どんどん舞台に活気が戻ってくる予感 座・高円寺レパートリー『男たちの中で~In the Company of Men~』

2020.10.12 Vol.734

 座・高円寺のレパートリー作品として昨秋、日本で初上演された『男たちの中で~In the Company of Men~』が今年も上演される。

 同作は“反骨の劇詩人”ともいわれるイギリスの劇作家エドワード・ボンドが1980年代に書いた巨大軍需企業を舞台とした作品。

 座・高円寺の芸術監督で本作の演出を務める佐藤信は劇場の演劇学校「劇場創造アカデミー」の研修生の修了上演で、ボンドの8時間に及ぶ長大作『戦争戯曲集 三部作』を上演し続けるなど、かねてからボンドの戯曲に注目してきた一人だ。

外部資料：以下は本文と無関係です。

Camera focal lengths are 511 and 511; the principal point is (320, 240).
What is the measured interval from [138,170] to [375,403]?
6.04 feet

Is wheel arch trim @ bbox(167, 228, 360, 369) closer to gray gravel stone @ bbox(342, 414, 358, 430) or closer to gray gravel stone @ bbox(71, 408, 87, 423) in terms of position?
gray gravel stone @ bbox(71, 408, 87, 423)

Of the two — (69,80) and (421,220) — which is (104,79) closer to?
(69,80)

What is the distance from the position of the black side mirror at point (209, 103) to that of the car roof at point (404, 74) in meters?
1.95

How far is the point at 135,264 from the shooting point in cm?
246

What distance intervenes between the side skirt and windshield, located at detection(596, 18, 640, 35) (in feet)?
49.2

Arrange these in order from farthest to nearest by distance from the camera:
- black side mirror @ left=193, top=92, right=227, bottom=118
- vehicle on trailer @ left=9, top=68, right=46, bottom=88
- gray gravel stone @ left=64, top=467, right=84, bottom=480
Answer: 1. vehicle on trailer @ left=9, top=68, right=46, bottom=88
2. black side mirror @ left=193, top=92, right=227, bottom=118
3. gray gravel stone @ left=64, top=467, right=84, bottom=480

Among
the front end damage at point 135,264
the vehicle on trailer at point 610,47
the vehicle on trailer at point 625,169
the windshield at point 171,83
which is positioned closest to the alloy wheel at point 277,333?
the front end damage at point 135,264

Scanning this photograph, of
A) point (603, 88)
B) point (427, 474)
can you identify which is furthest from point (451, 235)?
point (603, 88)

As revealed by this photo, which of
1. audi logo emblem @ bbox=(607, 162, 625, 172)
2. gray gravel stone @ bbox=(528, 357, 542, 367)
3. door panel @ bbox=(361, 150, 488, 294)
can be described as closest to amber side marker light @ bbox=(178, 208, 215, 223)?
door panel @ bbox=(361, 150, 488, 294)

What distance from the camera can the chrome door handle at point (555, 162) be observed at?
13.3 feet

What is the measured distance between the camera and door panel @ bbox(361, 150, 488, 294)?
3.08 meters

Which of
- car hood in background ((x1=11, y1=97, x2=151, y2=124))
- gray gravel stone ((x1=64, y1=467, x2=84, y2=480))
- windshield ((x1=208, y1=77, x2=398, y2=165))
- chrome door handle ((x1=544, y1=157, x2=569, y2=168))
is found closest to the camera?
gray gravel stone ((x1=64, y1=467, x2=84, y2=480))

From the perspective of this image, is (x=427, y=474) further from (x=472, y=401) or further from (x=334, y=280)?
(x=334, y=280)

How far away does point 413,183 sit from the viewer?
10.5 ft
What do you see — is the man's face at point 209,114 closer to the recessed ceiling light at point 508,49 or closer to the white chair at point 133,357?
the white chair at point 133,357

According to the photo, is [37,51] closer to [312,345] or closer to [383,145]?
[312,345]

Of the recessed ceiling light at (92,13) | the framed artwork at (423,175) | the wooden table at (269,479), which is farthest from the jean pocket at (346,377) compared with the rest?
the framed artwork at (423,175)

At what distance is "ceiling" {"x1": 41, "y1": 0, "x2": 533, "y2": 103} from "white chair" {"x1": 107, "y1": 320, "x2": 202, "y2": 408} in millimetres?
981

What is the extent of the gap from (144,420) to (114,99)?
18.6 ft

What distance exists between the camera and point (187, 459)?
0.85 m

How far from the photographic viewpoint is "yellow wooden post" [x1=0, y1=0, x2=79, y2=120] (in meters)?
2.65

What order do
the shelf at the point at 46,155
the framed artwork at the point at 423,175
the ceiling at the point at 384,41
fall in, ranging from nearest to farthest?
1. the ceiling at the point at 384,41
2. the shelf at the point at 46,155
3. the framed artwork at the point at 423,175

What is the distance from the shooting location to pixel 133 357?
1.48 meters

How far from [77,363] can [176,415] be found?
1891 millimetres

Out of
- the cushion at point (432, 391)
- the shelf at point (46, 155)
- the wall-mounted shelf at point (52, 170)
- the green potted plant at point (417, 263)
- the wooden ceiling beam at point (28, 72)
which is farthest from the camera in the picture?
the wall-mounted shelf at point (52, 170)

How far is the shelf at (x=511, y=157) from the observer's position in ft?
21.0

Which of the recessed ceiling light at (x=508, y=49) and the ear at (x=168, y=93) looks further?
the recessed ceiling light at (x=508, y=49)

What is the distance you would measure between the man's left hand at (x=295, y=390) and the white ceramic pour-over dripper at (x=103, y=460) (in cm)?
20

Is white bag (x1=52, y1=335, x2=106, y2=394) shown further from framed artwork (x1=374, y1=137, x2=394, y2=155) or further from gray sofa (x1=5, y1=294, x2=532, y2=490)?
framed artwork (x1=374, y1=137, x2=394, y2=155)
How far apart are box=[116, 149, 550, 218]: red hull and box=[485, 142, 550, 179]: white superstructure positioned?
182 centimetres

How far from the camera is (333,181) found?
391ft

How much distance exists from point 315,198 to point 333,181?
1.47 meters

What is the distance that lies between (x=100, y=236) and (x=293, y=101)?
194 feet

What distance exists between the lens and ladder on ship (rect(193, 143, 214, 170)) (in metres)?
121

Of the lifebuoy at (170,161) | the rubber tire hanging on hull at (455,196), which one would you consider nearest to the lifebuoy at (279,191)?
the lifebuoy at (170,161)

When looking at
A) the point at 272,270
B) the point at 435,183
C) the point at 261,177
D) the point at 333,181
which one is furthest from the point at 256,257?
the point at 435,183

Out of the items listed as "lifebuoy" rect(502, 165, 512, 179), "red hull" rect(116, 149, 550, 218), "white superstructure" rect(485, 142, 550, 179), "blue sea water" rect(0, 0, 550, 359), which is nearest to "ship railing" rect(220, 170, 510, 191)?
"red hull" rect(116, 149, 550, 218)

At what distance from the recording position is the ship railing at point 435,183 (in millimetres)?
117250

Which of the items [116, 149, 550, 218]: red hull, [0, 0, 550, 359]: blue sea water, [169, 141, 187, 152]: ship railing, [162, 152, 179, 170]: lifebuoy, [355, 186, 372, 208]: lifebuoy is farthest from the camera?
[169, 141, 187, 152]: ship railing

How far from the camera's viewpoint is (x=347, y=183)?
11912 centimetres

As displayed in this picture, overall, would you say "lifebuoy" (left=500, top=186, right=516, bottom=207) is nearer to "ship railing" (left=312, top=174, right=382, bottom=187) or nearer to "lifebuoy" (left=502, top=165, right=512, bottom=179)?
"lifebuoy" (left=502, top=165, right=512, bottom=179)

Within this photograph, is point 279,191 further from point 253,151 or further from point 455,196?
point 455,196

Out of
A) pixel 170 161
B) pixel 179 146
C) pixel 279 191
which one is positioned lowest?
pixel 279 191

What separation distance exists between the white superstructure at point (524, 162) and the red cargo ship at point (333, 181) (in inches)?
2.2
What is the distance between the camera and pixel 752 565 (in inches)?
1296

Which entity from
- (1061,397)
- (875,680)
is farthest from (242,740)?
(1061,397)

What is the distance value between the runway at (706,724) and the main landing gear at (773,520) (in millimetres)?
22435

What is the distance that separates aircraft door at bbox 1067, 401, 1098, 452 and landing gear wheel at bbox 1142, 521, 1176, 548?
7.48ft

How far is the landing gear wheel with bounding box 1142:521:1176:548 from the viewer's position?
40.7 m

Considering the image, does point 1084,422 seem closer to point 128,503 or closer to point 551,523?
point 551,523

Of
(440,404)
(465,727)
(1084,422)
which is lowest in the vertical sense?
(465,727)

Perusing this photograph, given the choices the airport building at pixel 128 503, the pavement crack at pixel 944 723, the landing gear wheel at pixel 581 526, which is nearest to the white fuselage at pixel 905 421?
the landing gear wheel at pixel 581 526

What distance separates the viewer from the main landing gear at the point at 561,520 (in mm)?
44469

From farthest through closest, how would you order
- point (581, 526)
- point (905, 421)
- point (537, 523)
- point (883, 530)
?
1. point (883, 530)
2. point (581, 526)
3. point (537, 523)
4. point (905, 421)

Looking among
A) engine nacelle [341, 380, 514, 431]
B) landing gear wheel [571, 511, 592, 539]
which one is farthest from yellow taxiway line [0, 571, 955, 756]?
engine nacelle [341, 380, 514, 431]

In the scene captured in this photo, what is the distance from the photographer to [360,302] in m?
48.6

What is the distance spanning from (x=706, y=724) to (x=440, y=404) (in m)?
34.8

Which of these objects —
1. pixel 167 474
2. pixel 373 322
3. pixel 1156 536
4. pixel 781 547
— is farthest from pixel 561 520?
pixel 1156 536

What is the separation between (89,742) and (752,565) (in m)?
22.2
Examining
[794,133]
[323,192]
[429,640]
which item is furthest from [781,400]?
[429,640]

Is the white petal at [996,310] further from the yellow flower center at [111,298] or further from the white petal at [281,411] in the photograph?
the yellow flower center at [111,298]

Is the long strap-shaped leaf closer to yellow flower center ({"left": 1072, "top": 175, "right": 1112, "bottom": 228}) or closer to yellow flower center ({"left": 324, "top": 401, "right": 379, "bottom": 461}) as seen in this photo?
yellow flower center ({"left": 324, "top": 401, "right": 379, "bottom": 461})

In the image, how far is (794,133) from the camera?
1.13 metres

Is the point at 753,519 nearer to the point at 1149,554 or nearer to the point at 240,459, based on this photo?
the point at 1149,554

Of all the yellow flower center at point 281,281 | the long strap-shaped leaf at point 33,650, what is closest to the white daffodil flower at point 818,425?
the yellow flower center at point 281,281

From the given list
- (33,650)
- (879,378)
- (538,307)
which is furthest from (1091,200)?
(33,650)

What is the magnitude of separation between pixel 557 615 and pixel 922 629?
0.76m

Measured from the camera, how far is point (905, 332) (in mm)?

 物語は軍需企業の買収を巡り、父と息子、部下、敵対企業といった立場の男たちが二重三重の駆け引きを展開していく。シェイクスピアの『オイディプス王』や『ハムレット』的な人間関係の要素はもちろん、権謀術数にたけた6人の男たちによって繰り広げられるドラマはドラマとして単純に見応えのあるものだ。

 その一方でボンドはこの戯曲のなかで政治権力の構造や権力が人間性を奪っていくさまをスリリングな言葉と言葉の応酬で見せていくのだが、それはネオ・リベラリズムとグローバリズムに支配されつつある現代の我々にとってはただ楽しいと言ってもいられない切実な問題として提示される。さて、見た後に我々は何を感じ、どのような“気づき”を得ることができるのか…。